> **SUPPLIED TEXT**:
Gib ‘Giib,’ the radio crackled with LTC Abdul Mejid’s voice. ‘Jahizeen, jahizeen (we are ready, we are ready)’. The warrant officer, through me, had instructed him to line up his men perpendicularly to the shoreline and search downriver. The going was rough, due to all the bulrushes, and at one point the LTC’s voice came through laughing over the radio. Khaldoon, his sidekick, had just fallen up to his waist in water. Once in a while WO Garza’s voice came through on my headphones, speaking in a hush. ‘Tell the colonel to veer off to the left a little’. He must have been able to see the Iraqis, although I couldn’t. There was a bright light (bright per the NVGs) in a window behind a balcony in a large villa several hundred yards from where the search was being conducted. Suddenly, the light flicked off. Garza’s voice came over the imbiter in my ear,‘Tell the colonel to stop moving…somebody knows we’re here.’ Awhile later the colonel reported that somebody was walking nearby. All was quiet for a long while. My mind wandered to other river trips I had taken in the past few years, trips also exciting and dangerous, but in totally different ways. I moved from the gunwale to sit on the less comfortable floor as the thought occurred to me that, should I happen to fall overboard, my 40-lb body armor and Kevlar would not make a very good PFD (personal flotation device). I looked at my watch. It was 1:17AM. We had been on the river about two hours.

The radio crackled; it was the LTC speaking to Mahdi, the Iraqi warrant officer who was carrying a Motorola and presiding over the search at the other end of the line. He was asking him what he had found. I thought the answer included the word ‘itaad’ (ordnance). When the Iraqis speak to one another I understand only bits and pieces of what they’re saying, they speak so quickly and with such localized slang. But most of them are good at imitating the Egyptian dialect or at speaking in classical Arabic, which helps them to communicate with me. I informed Garza of the find; he was closing on the Iraqis’ location, and had them in view. I then heard his voice again, but not on my headset; it was coming over the radio at the boat’s bridge; he was reporting the discovery to the captain. ‘A bunch of blasting caps, some wire, two 122s and about six 80 mike mikes’. He was enumerating by type the weapons and bomb-making paraphernalia found in the small cache. Soon his voice came over my headset again, instructing me to tell the LTC to bring the Iraqis back to the same point at which they had disembarked. Our boat made its way from mid river back over to the black mass of the island.

> **AIM**: In the river search account, what time did the narrator's watch show? Answer from the river search account alone.

> **RECORDS PROVIDED**:
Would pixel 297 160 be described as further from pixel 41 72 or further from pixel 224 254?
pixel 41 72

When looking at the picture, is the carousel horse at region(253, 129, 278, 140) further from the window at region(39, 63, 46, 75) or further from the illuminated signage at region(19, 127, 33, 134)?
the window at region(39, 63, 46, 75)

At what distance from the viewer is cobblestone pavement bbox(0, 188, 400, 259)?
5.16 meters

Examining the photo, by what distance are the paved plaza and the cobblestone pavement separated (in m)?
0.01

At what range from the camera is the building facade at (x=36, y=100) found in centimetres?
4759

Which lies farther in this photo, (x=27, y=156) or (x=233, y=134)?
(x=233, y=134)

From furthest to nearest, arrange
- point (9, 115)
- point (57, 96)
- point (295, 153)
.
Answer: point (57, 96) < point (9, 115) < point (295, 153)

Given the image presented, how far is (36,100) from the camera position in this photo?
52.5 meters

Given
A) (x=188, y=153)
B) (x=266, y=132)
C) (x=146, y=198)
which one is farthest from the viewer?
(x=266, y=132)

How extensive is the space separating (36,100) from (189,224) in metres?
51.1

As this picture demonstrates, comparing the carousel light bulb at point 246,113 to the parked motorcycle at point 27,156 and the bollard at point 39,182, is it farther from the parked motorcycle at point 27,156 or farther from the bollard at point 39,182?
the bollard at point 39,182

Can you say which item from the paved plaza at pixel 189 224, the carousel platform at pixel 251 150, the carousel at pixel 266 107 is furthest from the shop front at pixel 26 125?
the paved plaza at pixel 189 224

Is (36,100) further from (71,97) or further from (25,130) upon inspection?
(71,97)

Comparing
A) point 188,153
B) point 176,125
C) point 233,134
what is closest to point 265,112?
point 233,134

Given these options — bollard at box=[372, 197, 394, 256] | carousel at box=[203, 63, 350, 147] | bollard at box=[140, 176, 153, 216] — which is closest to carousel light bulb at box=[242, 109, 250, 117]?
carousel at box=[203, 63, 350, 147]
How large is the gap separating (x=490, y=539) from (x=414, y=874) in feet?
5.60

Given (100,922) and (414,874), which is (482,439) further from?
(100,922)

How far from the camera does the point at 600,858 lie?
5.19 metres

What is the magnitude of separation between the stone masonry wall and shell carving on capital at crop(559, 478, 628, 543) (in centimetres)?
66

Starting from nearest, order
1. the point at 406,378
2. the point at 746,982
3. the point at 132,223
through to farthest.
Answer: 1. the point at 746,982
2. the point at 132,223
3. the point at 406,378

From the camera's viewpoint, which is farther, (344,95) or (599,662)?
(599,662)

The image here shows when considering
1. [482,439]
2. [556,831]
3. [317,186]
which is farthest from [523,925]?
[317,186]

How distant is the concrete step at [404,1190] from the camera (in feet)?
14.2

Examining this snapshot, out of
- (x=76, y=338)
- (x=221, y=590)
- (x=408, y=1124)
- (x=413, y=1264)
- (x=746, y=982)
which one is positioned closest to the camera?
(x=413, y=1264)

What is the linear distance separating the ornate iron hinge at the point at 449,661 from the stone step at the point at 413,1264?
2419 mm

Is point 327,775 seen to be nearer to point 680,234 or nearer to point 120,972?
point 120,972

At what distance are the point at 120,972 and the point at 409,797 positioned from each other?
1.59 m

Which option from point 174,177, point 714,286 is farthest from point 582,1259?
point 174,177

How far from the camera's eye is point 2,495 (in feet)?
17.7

> **SOLUTION TO THIS PROBLEM**: It was 1:17AM.